Top of TEXT EXCERPT

Like Esau

Sermon preached on Hebrews 12:16-17 by Rev. W. Reid Hankins during the Morning Worship Service at Trinity Presbyterian Church (OPC) on 2/3/2019 in Novato, CA.

Sermon manuscript

Rev. W. Reid Hankins, M.Div.
Hebrews 12:16-17
2/3/19

“Like Esau”

As we finish out this section by considering verses 16-17, we are reminded that this is the third of three warnings given here.  Verse 14 had given the call to earnestly pursue peace and holiness.  It then explained why, mentioning three possible bad outcomes that might happen if we aren’t diligent in our Christian walk.  Two of these possible outcomes are listed in verse 15. The last one is listed here in verse 16.  Each are prefixed with the word “lest”.  So, in verse 16: “lest” there be anyone like an Esau that would spring up from within the church.  Together we must pursue the peace and holiness of God lest an Esau rises up from our midst.  So then, this is our topic to consider today.  We are going to consider this threat of an Esau coming forth from us.

Let’s begin then considering the nature of this threat.  Start by recognizing that Esau was someone born into the covenant community.  And though we see in Scripture that it was according to divine election that Esau wouldn’t ultimately know the saving love of God, he nonetheless was born into the household of faith and into the family of God’s promise.  Surely, he had received circumcision, the sign of covenant.  God had first entered into covenant with Esau’s grandfather Abraham, giving him various saving blessings and promises.  God told Abraham that this covenant would be carried on specifically in the line of Esau’s father Isaac.  And when Isaac and his wife Rebekah were at first childless, God opened her womb and that’s when they begot Esau and Jacob.  And so, Esau along with his twin brother were born into the Abrahamic covenant.  They both were children of this line of promise.  Yet, ultimately, Esau would show himself to not truly be of that same spiritual heritage as that family.

Bottom of TEXT EXCERPT

=== EXERCISE INSTRUCTIONS ===
1. Answer these from the sermon excerpt:
(a) Which verse lists the last of the three possible bad outcomes?
(b) With whom did God first enter into covenant, according to the sermon excerpt?
(c) At which church and in which city was the sermon preached?
2. Set down the sermon excerpt word for word from "Rev. W. Reid Hankins, M.Div." up to and including "forth from us.".
Draw only on the sermon excerpt when answering.

Top of SOURCE DATA

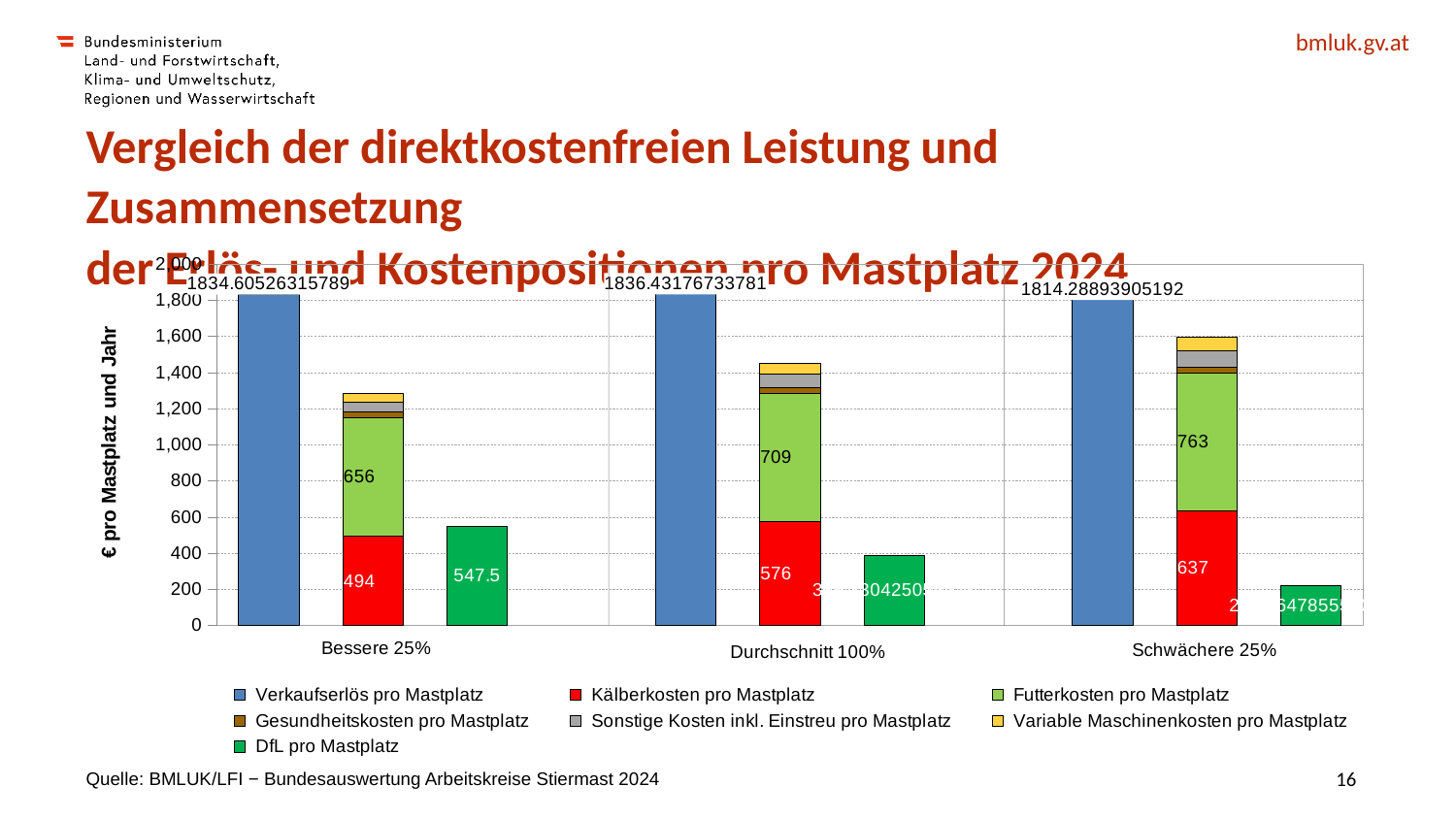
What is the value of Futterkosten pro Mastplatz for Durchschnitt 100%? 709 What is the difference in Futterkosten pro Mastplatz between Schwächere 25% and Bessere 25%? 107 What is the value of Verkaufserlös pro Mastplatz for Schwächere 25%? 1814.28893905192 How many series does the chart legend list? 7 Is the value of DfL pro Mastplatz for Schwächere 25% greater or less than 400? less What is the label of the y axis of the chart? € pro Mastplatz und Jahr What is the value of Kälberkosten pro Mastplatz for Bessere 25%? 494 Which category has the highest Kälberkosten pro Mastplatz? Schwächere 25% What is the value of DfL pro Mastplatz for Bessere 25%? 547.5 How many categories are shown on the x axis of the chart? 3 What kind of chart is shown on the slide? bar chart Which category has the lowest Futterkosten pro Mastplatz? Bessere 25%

Bottom of SOURCE DATA

=== REPLIES ===
1.
(a) Verse 16.
(b) Esau's grandfather Abraham.
(c) Trinity Presbyterian Church (OPC) in Novato, CA.

2.
Rev. W. Reid Hankins, M.Div.
Hebrews 12:16-17
2/3/19

“Like Esau”

As we finish out this section by considering verses 16-17, we are reminded that this is the third of three warnings given here.  Verse 14 had given the call to earnestly pursue peace and holiness.  It then explained why, mentioning three possible bad outcomes that might happen if we aren’t diligent in our Christian walk.  Two of these possible outcomes are listed in verse 15. The last one is listed here in verse 16.  Each are prefixed with the word “lest”.  So, in verse 16: “lest” there be anyone like an Esau that would spring up from within the church.  Together we must pursue the peace and holiness of God lest an Esau rises up from our midst.  So then, this is our topic to consider today.  We are going to consider this threat of an Esau coming forth from us.